I’m as surprised as you are that I’ve just finished a book with the phrase, ‘A Leadership Fable,’ in the title. Combine my eerily Office-esque experience in corporate America with my disappointing reading years ago of the inane Who Moved My Cheese? (a super-selling, little business book which urges readers to move at the speed of change, even the kind of change which is dictated by invisible, out-of-touch boss-men and which makes no earthly sense when it comes to actually getting the job done), and what you’ve got in me is a girl who’s skeptical of all things business-motivational, especially the ones that involve Post-its and whiteboards.

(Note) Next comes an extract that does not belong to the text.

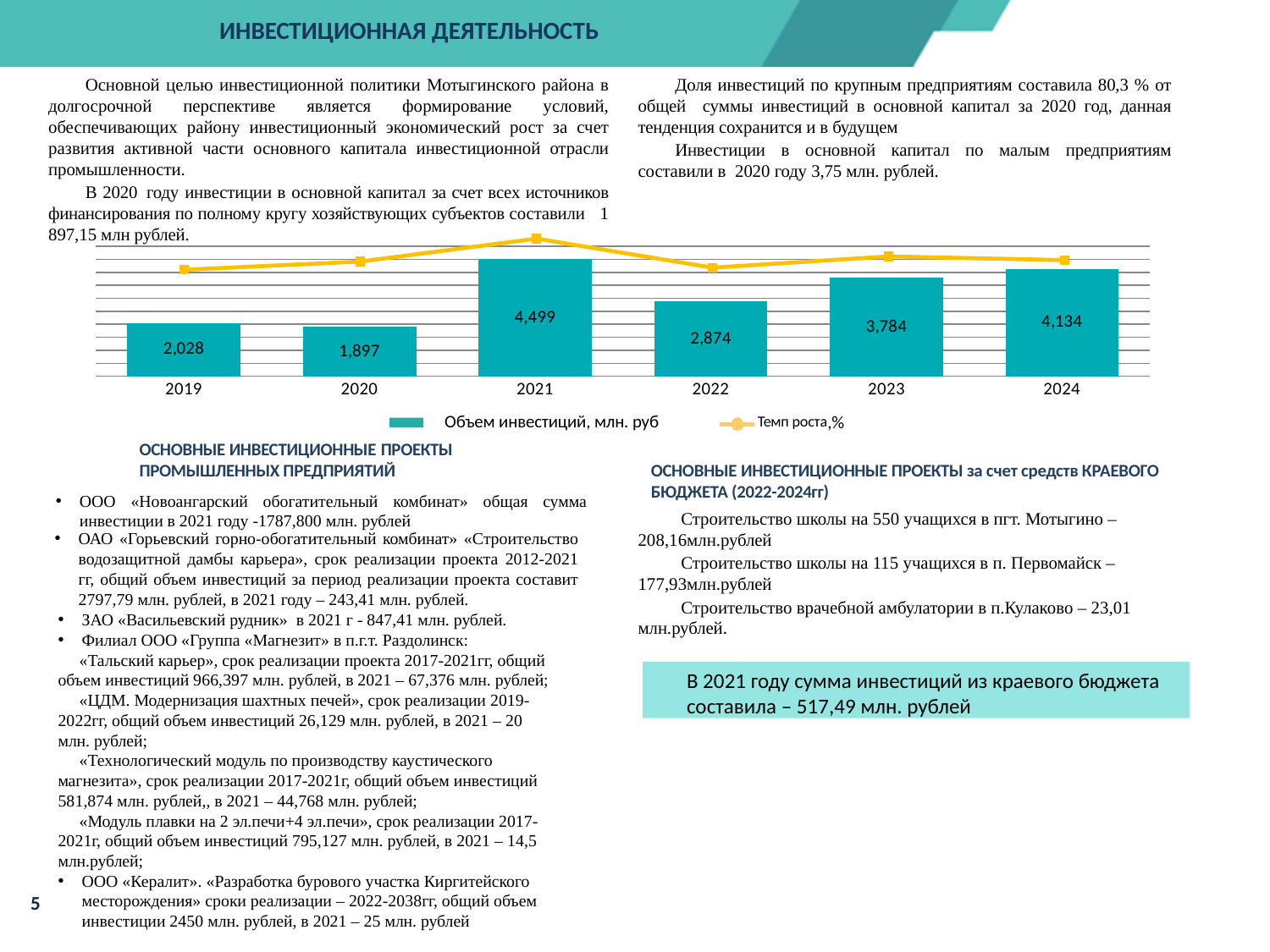
What is the value of Объем инвестиций, млн. руб for 2020? 1,897 Which is larger, the Объем инвестиций value for 2023 or for 2024? 2024 What is the value of Объем инвестиций, млн. руб for 2021? 4,499 Which year has the lowest value of Объем инвестиций, млн. руб? 2020 What kind of chart is used to show Объем инвестиций, млн. руб? bar chart What is the difference between the Объем инвестиций values for 2019 and 2020? 131 What is the value of Объем инвестиций, млн. руб for 2024? 4,134 How many series does the chart legend list? 2 Which series in the chart is drawn as a line? Темп роста,% What is the difference between the Объем инвестиций values for 2021 and 2022? 1,625 Which year has the highest value of Объем инвестиций, млн. руб? 2021 How many years are shown on the x axis of the chart? 6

But even as I trudged through the 168-page “fable” section of Patrick Lencioni’s The 3 Big Questions for a Frantic Family: A Leadership Fable…about restoring sanity to the most important organization in your life (the title alone was a workout), I have to admit, it kind of won me over. I would have preferred a pamphlet outlining the key points, but this parenting parable of harried marrieds Jude and Theresa was, if long, definitely reminiscent of our family’s frantic day-to-day existence. Thankfully, Theresa had a professional corporate management guru in Jude, who could walk her through the cheesy goo of core values, rallying cries, and defining objectives that would ultimately remodel their family landscape.

Essentially, the book’s springboard is Jude’s exasperated exclamation: “If my clients ran their companies the way we run this family, they’d be out of business!” Ultimately, the couple boils down a strategic plan to get organized and focus on what really matters, guided by the answers to these three questions:

  1. What makes our family unique? This could be humor, interests, work ethic, sports focus—anything that characterizes the family as it currently is, with a sprinkle of what it wants to be.
  2. What is our family’s most important priority—or rallying cry—right now? This is essentially a specific goal that will be attainable in the next 2-6 months—applying to college, getting a new job, or getting the car in the garage are some examples.
  3. How will we use these answers and keep them alive? This question asks the family leaders/parents to make a day and time commitment during which they will regularly review the family’s progress in achieving the stated goal.

There’s a lot more detail in the book, but the plan is presented in nutshell form at Lencioni’s website, It’s worth checking out. There’s also an article there with more detailed information about how to answer the questions for your particular family. Or, if you’re a Doverite, you can pick up the book at the Dover Public Library (I found it in the yellow section to the left of Large Print—seriously!).

Skeptical as I am, I’m going to test-drive the approach around my home. I’ll report back about how it goes…just give me 2-6 months.